Ketujuh: Qâdhi digaji dari Baitul Mal. Namun, sebagian fuqaha’ menyatakan bahwa hukumnya makruh bagi Qâdhi mengambil gajinya dari Baitul Mal, kecuali jika benar-benar membutuhkan. Bahkan mazhab Syafii dan al-Maziri (pengikut mazhab Maliki) menyatakan, kalau Qâdhi sudah kaya, dan tidak lagi membutuhkan gaji tersebut, maka tidak boleh mengambil apapun dari Baitul Mal. Mazhab Hanbali, sebagaimana dikemukakan oleh Ibn Qudamah, menyatakan boleh. Hal itu merupakan haknya. Inilah pendapat yang digunakan oleh Jumhur fuqaha’.6
Kedelapan: Ada yang sangat penting untuk menjaga kredibilitas Qâdhi, yaitu akhlak sang Qâdhi itu sendiri. Para ulama menyebutkan, akhlak Qâdhi sebagai berikut:
- Berwibawa (mempunyai haybah);
- Tawadhu’ (rendah hati);
- Jauh dari sifat atau karakter yang bisa menodai kehormatannya sebagai Qâdhi;
- Tidak banyak bergaul atau berinteraksi dengan orang-orang, agar tidak banyak terpengaruh oleh mereka, yang bisa mempengaruhi keputusannya dalam pengadilan;
- Tidak hidup di tengah masyarakat atau komunitas yang tidak layak bagi dirinya;
- Tidak tertawa atau gurau dengan yang lain di forum-forum mereka, atau forumnya sendiri;
- Bahasanya harus santun, tinggi dan beradab; jauh dari kata-kata kasar, jorok, menghina atau merendahkan orang lain, atau sombong.7
Jika semua yang telah dijelaskan di atas ada, ditopang dengan sistem ketatanegaraannya yang dibangun berdasarkan akidah Islam, yakni seluruh sistem yang diterapkan adalah sistem Islam, maka mengembalikan kredibilitas pengadilan dan hakim bukan isapan jempol. Sebaliknya, jika sistem ketatanegaraannya tidak dibangun berdasarkan akidah Islam, dan seluruh sistem yang diterapkan bukan sistem Islam, maka mewujudkan kredibilitas pengadilan dan hakim itu hanyalah ilusi.

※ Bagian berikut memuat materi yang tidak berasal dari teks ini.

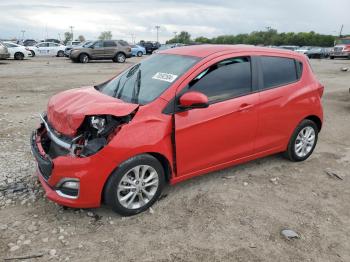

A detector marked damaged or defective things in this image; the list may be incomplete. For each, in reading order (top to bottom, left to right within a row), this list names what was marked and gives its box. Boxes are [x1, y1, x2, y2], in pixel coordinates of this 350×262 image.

Mengapa harus dimulai dari akidah Islam sebagai asasnya? Karena pengadilan itu bisa meringankan hisab Qâdhi di akhirat dan bisa sebaliknya. Taruhannya adalah surga atau neraka. Karena itu Nabi saw. bersabda:
«الْقُضَاةُ ثَلَاثَةٌ قَاضِيَانِ فِي النَّارِ وَقَاضٍ فِي الْجَنَّةِ رَجُلٌ قَضَى بِغَيْرِ الْحَقِّ فَعَلِمَ ذَاكَ فَذَاكَ فِي النَّارِ وَقَاضٍ لَا يَعْلَمُ فَأَهْلَكَ حُقُوقَ النَّاسِ فَهُوَ فِي النَّارِ وَقَاضٍ قَضَى بِالْحَقِّ فَذَلِكَ فِي الْجَنَّةِ»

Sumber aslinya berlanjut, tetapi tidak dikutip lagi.